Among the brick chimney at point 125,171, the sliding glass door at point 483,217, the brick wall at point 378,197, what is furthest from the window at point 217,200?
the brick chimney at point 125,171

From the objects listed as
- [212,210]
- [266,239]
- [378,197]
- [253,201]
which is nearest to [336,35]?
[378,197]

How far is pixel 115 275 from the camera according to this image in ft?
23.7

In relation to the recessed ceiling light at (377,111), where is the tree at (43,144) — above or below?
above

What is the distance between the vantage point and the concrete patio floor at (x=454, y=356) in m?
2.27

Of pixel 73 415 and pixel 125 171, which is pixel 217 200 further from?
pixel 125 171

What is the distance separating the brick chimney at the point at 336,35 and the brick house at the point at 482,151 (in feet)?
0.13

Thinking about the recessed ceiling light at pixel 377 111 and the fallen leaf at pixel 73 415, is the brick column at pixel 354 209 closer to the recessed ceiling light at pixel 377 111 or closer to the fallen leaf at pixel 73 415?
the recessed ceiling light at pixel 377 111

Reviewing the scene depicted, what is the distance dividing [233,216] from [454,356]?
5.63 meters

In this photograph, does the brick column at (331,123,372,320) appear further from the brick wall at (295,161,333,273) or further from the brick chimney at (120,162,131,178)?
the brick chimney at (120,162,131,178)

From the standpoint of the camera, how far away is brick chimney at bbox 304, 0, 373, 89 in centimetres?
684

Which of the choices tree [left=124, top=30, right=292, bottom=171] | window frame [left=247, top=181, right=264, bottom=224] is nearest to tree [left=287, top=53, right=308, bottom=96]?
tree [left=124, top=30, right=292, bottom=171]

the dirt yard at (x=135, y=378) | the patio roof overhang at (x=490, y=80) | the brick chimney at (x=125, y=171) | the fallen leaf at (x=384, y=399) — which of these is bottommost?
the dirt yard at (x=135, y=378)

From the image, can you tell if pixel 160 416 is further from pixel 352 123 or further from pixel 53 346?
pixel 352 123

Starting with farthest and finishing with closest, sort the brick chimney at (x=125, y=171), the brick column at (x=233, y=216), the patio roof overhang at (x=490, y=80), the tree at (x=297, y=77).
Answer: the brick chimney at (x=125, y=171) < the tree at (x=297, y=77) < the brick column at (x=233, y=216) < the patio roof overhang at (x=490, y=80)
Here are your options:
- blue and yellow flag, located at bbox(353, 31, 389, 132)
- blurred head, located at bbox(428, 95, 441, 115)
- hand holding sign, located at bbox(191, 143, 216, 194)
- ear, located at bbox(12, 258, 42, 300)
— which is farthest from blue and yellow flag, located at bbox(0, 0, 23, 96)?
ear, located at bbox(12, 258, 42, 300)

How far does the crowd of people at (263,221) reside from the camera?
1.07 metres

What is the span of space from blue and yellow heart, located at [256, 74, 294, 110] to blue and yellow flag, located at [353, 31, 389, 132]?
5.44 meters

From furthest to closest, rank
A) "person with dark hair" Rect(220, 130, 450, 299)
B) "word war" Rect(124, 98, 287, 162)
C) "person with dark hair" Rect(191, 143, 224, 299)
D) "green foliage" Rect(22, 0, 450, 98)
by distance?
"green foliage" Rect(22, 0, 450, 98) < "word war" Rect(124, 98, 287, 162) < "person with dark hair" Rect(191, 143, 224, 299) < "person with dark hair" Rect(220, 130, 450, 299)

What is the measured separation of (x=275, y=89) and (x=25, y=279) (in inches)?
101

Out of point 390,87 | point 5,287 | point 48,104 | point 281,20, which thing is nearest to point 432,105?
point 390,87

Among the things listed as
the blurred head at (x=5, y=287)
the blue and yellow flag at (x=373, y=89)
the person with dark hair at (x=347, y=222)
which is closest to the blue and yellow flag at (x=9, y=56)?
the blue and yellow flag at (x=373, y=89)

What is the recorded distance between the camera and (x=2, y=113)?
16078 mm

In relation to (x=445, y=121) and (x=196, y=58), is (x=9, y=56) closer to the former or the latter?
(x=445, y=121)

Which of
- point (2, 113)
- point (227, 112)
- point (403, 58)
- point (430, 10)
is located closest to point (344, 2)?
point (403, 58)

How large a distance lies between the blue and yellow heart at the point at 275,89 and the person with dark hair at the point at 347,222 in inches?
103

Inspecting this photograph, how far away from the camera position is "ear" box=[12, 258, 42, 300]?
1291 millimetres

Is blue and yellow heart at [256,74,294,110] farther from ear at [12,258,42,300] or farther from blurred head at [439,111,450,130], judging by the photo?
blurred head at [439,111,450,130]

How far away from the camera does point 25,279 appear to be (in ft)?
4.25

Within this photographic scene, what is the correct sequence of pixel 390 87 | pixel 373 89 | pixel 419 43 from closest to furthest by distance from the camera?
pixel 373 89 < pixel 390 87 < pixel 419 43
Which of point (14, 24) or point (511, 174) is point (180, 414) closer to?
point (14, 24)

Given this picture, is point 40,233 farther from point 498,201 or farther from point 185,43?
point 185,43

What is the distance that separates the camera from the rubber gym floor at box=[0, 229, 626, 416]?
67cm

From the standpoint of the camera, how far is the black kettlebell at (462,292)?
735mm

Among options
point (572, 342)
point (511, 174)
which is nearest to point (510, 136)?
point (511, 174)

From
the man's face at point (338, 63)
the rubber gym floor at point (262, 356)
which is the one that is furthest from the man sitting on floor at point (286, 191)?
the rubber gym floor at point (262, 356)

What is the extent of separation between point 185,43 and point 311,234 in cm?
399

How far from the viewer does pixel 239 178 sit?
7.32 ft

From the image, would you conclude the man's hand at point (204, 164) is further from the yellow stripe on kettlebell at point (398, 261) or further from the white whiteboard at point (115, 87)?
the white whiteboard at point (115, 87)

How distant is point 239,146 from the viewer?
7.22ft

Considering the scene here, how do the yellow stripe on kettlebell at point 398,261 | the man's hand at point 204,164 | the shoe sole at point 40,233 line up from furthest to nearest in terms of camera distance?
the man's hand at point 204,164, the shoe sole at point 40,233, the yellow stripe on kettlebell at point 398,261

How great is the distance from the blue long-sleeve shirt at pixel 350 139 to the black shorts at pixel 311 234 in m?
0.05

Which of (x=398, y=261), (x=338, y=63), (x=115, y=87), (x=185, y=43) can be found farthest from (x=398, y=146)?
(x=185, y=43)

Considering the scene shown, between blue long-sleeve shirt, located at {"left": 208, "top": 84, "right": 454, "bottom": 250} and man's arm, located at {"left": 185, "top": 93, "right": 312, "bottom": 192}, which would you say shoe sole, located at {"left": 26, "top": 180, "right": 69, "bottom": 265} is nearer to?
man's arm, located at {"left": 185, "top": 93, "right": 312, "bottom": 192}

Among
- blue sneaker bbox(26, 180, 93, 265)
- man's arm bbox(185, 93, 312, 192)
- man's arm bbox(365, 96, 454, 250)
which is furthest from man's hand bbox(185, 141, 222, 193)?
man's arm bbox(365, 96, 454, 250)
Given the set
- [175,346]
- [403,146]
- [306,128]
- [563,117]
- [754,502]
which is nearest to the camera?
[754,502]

☆ ☆ ☆

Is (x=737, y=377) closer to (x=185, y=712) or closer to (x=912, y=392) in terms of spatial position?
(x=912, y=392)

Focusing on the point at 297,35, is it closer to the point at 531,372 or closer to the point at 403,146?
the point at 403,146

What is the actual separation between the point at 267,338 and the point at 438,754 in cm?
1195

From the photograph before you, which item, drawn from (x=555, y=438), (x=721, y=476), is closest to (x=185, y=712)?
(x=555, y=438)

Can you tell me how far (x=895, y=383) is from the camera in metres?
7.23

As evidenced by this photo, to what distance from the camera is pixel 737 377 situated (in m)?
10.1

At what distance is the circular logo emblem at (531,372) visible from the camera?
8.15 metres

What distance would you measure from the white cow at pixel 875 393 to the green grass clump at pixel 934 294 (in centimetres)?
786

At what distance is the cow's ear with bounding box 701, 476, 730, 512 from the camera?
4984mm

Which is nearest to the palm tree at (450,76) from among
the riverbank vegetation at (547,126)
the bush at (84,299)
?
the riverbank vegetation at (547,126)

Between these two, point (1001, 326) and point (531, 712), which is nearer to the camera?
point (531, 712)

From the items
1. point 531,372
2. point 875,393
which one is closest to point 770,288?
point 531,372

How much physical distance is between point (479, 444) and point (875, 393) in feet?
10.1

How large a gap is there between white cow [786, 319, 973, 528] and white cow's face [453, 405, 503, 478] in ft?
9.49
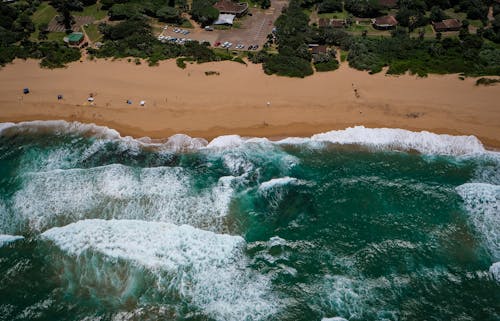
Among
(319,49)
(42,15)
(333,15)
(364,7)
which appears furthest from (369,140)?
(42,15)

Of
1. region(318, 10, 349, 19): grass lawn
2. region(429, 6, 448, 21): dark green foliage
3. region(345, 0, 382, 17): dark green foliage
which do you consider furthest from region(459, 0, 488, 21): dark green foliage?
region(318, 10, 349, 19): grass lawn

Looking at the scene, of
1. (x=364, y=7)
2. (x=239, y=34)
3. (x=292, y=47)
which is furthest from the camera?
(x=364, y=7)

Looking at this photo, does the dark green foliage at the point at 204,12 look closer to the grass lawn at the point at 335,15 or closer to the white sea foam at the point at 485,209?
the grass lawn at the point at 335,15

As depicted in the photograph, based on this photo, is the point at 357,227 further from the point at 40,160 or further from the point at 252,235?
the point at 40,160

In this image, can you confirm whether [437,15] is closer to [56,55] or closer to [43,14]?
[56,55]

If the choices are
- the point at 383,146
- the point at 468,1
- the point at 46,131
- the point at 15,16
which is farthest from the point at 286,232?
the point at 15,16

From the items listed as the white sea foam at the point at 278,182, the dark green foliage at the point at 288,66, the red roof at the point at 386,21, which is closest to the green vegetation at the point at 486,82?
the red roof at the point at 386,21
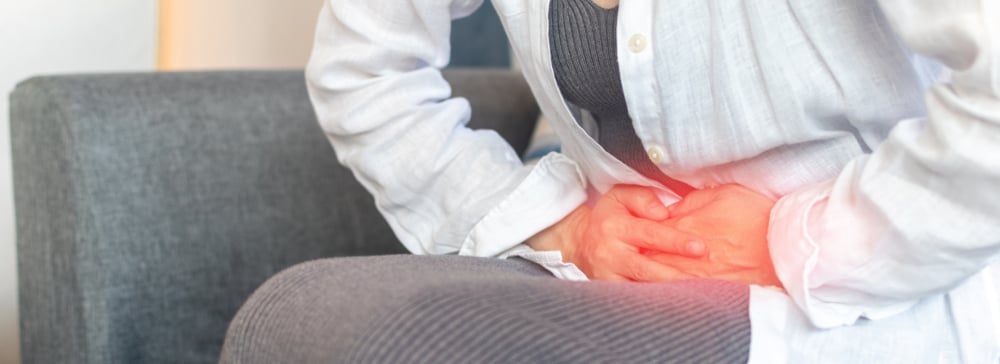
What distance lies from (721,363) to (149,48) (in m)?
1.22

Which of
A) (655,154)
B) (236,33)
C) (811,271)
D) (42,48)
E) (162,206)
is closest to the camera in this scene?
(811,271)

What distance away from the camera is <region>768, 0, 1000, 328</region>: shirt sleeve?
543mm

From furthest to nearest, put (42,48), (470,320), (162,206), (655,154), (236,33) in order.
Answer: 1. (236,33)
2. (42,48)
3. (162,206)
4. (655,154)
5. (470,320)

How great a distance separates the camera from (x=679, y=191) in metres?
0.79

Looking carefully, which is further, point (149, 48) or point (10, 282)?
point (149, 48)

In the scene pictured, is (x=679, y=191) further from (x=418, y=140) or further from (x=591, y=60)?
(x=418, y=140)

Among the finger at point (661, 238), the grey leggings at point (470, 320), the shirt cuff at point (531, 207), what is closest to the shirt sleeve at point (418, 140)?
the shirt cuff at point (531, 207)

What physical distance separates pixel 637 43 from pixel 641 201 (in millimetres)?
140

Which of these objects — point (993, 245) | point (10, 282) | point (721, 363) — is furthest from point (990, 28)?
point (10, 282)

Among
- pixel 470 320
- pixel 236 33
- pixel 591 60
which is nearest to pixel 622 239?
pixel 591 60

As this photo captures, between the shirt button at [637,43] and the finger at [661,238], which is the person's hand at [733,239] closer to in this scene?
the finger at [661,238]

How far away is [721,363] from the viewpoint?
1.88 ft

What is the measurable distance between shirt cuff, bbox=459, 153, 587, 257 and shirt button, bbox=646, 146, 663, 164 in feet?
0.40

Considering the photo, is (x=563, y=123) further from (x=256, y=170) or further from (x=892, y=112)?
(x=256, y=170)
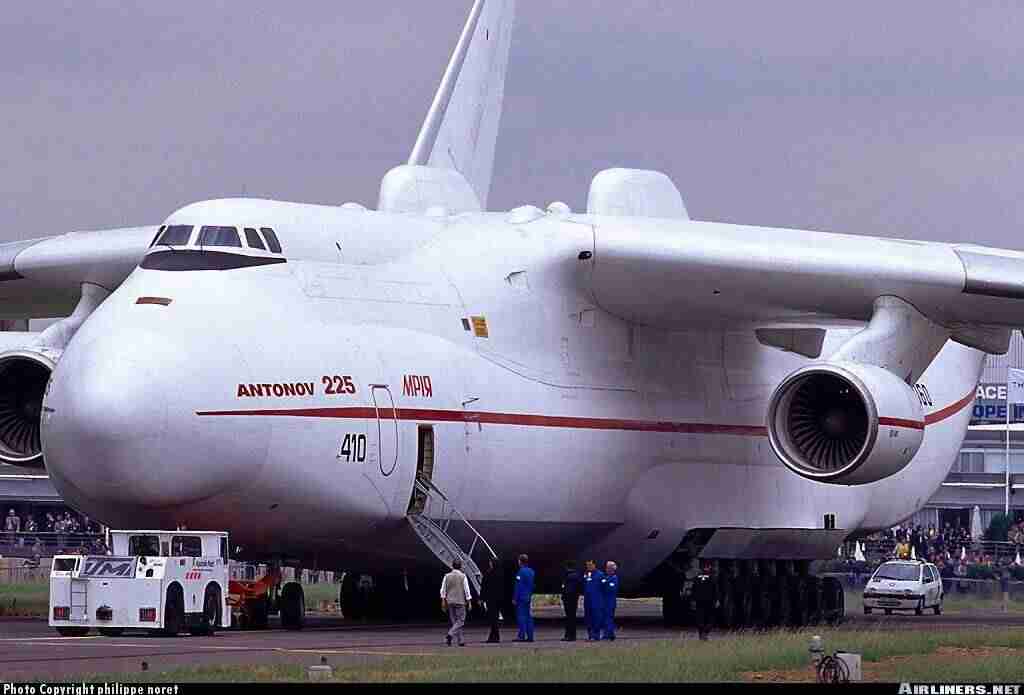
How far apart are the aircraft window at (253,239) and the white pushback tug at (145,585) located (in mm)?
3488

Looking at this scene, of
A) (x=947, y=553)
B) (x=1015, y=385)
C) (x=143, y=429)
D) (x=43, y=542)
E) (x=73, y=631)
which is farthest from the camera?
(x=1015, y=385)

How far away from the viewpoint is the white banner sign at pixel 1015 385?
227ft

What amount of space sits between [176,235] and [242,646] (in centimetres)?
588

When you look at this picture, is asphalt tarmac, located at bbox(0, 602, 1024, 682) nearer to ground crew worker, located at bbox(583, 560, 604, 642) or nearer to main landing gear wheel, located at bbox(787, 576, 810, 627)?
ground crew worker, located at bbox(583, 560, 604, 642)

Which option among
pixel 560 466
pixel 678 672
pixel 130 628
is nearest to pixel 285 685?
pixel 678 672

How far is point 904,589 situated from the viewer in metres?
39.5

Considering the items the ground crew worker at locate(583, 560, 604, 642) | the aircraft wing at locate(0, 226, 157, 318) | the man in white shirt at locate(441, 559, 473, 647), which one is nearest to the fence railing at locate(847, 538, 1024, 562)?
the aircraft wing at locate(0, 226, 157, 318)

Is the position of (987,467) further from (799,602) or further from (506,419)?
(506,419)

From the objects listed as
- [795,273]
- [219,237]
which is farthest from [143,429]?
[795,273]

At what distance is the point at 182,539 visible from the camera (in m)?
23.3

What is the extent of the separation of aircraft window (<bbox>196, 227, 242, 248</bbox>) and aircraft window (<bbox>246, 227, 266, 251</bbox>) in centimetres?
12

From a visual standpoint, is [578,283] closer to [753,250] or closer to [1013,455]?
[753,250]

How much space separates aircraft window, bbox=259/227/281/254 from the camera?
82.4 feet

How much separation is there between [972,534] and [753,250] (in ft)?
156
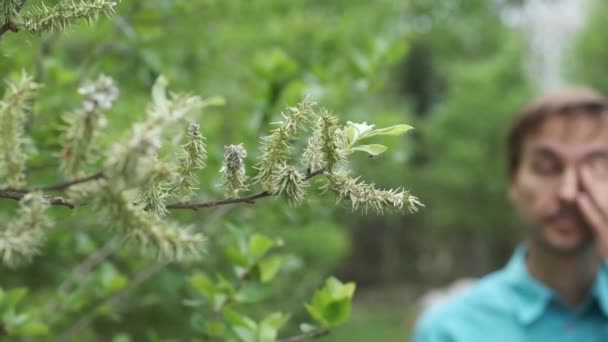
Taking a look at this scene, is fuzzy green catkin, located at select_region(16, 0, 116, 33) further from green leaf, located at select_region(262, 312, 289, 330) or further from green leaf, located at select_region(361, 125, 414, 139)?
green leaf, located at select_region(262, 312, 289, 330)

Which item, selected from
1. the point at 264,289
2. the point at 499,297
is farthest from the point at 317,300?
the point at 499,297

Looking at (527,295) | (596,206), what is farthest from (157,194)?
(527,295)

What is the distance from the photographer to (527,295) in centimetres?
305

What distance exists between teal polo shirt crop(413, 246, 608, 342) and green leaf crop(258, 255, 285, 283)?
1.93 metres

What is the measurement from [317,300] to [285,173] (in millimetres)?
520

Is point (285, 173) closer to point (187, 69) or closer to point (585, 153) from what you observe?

☆ ☆ ☆

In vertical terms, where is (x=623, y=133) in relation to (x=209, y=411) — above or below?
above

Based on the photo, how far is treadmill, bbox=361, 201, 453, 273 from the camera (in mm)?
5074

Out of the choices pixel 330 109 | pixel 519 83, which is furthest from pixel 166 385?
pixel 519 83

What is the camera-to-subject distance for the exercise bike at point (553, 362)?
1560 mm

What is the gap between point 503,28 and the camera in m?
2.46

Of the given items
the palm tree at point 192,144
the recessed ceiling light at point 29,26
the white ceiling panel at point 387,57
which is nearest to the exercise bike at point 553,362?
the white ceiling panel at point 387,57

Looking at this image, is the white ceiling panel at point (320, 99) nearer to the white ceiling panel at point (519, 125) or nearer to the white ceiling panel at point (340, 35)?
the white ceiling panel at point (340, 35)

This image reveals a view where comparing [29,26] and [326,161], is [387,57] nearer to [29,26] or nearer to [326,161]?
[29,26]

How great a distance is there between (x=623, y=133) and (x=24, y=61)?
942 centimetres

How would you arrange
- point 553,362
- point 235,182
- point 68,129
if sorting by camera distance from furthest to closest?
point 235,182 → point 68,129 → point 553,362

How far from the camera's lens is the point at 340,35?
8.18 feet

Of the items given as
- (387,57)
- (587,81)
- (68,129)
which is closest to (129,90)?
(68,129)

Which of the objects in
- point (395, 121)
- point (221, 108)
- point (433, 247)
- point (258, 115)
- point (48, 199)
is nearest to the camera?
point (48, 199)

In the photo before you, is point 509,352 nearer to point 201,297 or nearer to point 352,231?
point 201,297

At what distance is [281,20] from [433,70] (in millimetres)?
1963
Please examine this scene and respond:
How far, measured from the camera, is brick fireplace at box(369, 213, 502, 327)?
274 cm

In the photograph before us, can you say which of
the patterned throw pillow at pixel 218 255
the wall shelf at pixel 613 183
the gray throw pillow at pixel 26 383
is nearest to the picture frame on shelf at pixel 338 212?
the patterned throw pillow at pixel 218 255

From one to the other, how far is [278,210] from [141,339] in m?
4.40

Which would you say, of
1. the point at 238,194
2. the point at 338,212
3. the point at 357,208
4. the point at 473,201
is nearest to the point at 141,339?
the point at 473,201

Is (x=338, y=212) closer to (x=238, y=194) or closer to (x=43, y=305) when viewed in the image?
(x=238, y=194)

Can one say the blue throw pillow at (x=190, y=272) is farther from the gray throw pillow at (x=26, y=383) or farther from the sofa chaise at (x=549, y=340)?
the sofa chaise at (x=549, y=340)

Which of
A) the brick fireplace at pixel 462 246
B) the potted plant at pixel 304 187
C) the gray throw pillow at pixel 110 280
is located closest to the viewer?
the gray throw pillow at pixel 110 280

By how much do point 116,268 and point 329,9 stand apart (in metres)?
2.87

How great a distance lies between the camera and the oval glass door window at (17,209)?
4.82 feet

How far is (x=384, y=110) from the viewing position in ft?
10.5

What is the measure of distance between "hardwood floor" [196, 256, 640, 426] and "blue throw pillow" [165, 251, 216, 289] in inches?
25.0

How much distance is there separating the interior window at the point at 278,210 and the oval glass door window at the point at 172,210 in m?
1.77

☆ ☆ ☆

Exercise aim:
Rewrite the stretch of lines from the one containing "What is the distance separating" through the one containing "5.44 meters" as a numbered list, omitting blank lines.

Written answer:
1. What is the distance separating the brick chimney at the point at 336,35 and the brick house at the point at 482,151 (in feet)?
2. 0.13
3. Thinking about the recessed ceiling light at pixel 377 111 and the fallen leaf at pixel 73 415, is the brick column at pixel 354 209 closer to the recessed ceiling light at pixel 377 111 or closer to the fallen leaf at pixel 73 415?
4. the recessed ceiling light at pixel 377 111
5. Reviewing the scene depicted, what is the distance dividing [233,216] from [454,356]?
6. 5.63 meters
7. In this photograph, does the brick column at (331,123,372,320) appear further from the brick wall at (295,161,333,273) or further from the brick chimney at (120,162,131,178)?
8. the brick chimney at (120,162,131,178)
9. From the standpoint of the camera, how far away is brick chimney at bbox 304, 0, 373, 89 in centimetres?
10. 684
11. Which of the choices tree [left=124, top=30, right=292, bottom=171] | window frame [left=247, top=181, right=264, bottom=224] is nearest to tree [left=287, top=53, right=308, bottom=96]?
12. tree [left=124, top=30, right=292, bottom=171]
13. the dirt yard at (x=135, y=378) | the patio roof overhang at (x=490, y=80) | the brick chimney at (x=125, y=171) | the fallen leaf at (x=384, y=399) — which of these is bottommost?
14. the dirt yard at (x=135, y=378)
15. From the image, can you tell if pixel 160 416 is further from pixel 352 123 or further from pixel 53 346?
16. pixel 352 123
17. Starting with farthest and finishing with closest, sort the brick chimney at (x=125, y=171), the brick column at (x=233, y=216), the patio roof overhang at (x=490, y=80), the tree at (x=297, y=77).
18. Answer: the brick chimney at (x=125, y=171) < the tree at (x=297, y=77) < the brick column at (x=233, y=216) < the patio roof overhang at (x=490, y=80)
19. Here are your options:
20. - blue and yellow flag, located at bbox(353, 31, 389, 132)
21. - blurred head, located at bbox(428, 95, 441, 115)
22. - hand holding sign, located at bbox(191, 143, 216, 194)
23. - ear, located at bbox(12, 258, 42, 300)
24. — which is farthest from blue and yellow flag, located at bbox(0, 0, 23, 96)?
25. ear, located at bbox(12, 258, 42, 300)
26. How far does the crowd of people at (263,221) reside from the camera?
27. 1.07 metres
28. What is the span of space from blue and yellow heart, located at [256, 74, 294, 110] to blue and yellow flag, located at [353, 31, 389, 132]?
29. 5.44 meters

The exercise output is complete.